The salt-villagers stared at this short-haired "merchant chief"—apparently finding it incredible. After a moment, Tan Guihuang carefully ventured, "Does the Master know official people too?"
"Honestly, no."
"Then how can you connect with government?"
"Why do you think government connects with a local tyrant like him?"
"Obviously for money." Tan Chengqing looked contemptuous.
"Exactly. Since officials are greedy for gold and silver, and he has it—so do we." Then he explained his plan to the salt workers.
Actually, the plan was not complex: first, seize back the salt tax collection franchise. The Gou family holding this had quasi-official status. Without smashing this shield, salt workers would remain terrified. As for how to seize it—salt workers need not worry; they would handle it. Once they regained tax-collection rights, the Gou family would lose any legitimate excuse to interfere with salt-field production. Their only remaining asset would be a decade-old debt mess. Such compound-interest usury—Xi Yazhou understood from the modern era: as long as debtors had any economic capability, creditors would never say you had paid off. So rather than continuing this unclear debt, they should just write everything off—completely default.
Without the tax-collection goldplate, debt disputes became purely civil matters—unrelated to imperial grain-and-taxes.
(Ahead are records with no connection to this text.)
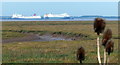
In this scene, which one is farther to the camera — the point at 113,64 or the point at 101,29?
the point at 113,64

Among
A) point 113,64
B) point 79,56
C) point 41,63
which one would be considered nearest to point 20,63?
point 41,63

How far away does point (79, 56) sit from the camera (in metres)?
2.82

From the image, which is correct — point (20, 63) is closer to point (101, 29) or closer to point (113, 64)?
point (113, 64)

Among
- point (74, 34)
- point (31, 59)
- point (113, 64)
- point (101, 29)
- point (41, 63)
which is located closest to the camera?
point (101, 29)

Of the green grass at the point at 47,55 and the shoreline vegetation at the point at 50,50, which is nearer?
the green grass at the point at 47,55

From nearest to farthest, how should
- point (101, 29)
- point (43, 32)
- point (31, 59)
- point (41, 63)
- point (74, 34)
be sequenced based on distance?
1. point (101, 29)
2. point (41, 63)
3. point (31, 59)
4. point (74, 34)
5. point (43, 32)

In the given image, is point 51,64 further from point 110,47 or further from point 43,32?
point 43,32

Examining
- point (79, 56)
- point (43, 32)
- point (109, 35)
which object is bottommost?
point (43, 32)

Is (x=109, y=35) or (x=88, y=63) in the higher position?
(x=109, y=35)

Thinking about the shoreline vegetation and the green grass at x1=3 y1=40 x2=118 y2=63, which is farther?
the shoreline vegetation

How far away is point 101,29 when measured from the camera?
2.70 meters

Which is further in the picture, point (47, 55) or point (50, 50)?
point (50, 50)

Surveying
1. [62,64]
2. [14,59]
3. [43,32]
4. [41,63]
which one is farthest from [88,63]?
[43,32]

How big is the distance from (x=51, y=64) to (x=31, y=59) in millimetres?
3046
However well-connected the Gou family was with government, officials wanting to help them would not find it easy. By regaining salt-field management rights and no longer being exploited, salt-sales income was guaranteed. If they kept paying salt taxes and county officials' "regulation fees" as usual—government losing nothing publicly or privately—the Gou family's utility would vanish. Without utility, would government still back them?
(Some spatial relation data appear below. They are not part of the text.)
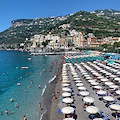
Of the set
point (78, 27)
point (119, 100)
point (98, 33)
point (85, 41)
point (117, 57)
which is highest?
point (78, 27)

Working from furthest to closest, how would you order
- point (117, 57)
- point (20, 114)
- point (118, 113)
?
point (117, 57) → point (20, 114) → point (118, 113)

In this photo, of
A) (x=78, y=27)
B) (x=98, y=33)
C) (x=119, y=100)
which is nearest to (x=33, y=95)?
(x=119, y=100)

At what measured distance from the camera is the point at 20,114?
14.4 m

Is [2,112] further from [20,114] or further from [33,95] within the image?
[33,95]

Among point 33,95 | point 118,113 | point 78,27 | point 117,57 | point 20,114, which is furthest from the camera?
point 78,27

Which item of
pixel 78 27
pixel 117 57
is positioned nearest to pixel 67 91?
pixel 117 57

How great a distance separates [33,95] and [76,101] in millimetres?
7275

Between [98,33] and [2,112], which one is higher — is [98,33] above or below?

"It's not that simple." The moment Xi Yazhou finished, Tan Chengqing smiled bitterly. "The Gou family is extremely familiar with county-office clerks and runners—generations of connections, tangled relationships. Just you Masters wanting to collect salt taxes—you couldn't get past the Revenue Section."
Ancient county governance was not really "official rule" but rather "clerk rule." Since the Song Dynasty, county officials were mostly selected through imperial exams. County administrative affairs were extremely tedious—besides various procedures, relevant precedents beyond basic laws were numerous beyond measure. What law or precedent applied to which case could not be found in statutes or regulations. If you made a mistake or superiors found fault—light cases meant rejection, heavy cases meant reprimand—then you would be in trouble. You had to find applicable precedents—ensuring nothing went wrong. But which precedents to find was itself a discipline—called "clerk-craft."
Examination-selected officials could discourse brilliantly on classics and policies, recite Confucian sayings flawlessly—but few understood local-administration techniques. Fish-scale registers alone—outsiders saw ghost-scribbles; those who understood knew they contained land area, location, shape, yield, tax assessment, and owner information. So officials, to avoid mistakes or save trouble, could only entrust everything to office clerks and runners. These lowly-status clerks actually controlled local administrative power in ancient society. Clerks were often hereditary, deeply colluding with local magnates—far beyond what simple economic measures could sever. So Xi Yazhou's plan sounded rather idealistic to them.